## START TASK INPUT

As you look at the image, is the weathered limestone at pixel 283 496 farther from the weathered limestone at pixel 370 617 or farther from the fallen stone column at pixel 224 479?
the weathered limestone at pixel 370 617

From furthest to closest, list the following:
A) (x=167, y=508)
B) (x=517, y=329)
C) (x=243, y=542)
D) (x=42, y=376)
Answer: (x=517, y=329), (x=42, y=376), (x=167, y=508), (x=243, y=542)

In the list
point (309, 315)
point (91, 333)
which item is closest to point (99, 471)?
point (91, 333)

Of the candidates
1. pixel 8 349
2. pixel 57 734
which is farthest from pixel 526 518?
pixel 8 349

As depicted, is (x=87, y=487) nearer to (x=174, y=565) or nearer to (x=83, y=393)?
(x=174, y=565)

## END TASK INPUT

SET TASK =
Quote every one of the records above word for word.

FULL ANSWER =
As you look at the image, is the weathered limestone at pixel 283 496 farther from the weathered limestone at pixel 370 617 or farther from the fallen stone column at pixel 224 479?
the weathered limestone at pixel 370 617

From furthest to closest, list the following:
A) (x=167, y=508)
B) (x=517, y=329)
C) (x=243, y=542)
D) (x=42, y=376)
Answer: (x=517, y=329), (x=42, y=376), (x=167, y=508), (x=243, y=542)

In the list
point (309, 315)
point (91, 333)
which item is closest to point (99, 471)?
point (91, 333)

Of the candidates
1. pixel 8 349
2. pixel 57 734
which is farthest from pixel 526 518?
pixel 8 349

As depicted, is (x=87, y=487) nearer to (x=174, y=565) or nearer to (x=83, y=393)?
(x=174, y=565)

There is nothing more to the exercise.